# What is expected
Everything in the listing should be set down exactly, apart from the pictures.

# Provided material
----

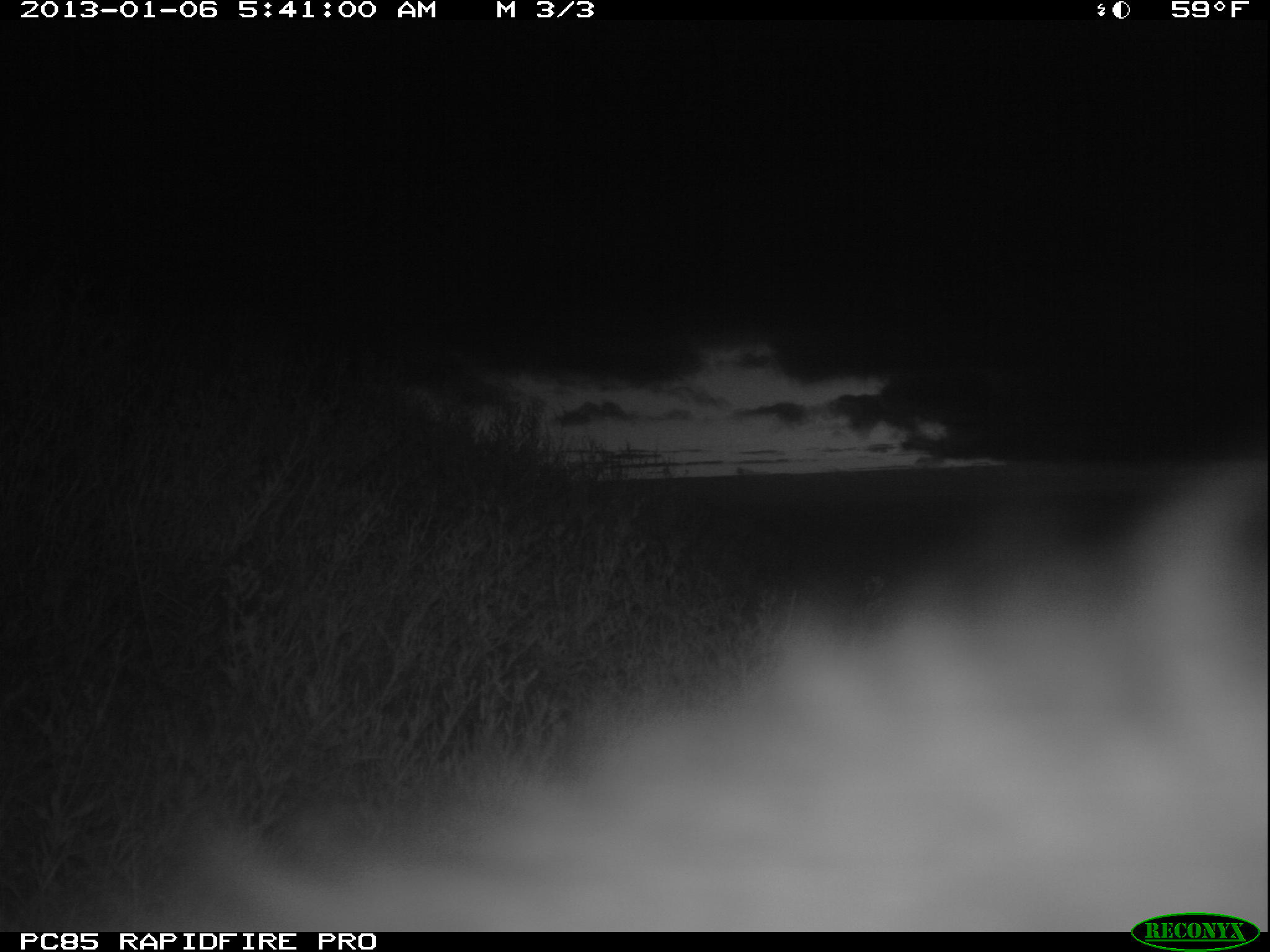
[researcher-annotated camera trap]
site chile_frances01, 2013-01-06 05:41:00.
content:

----

# Answer for the task
[researcher-annotated camera trap]
site chile_frances01, 2013-01-06 05:41:00.
content:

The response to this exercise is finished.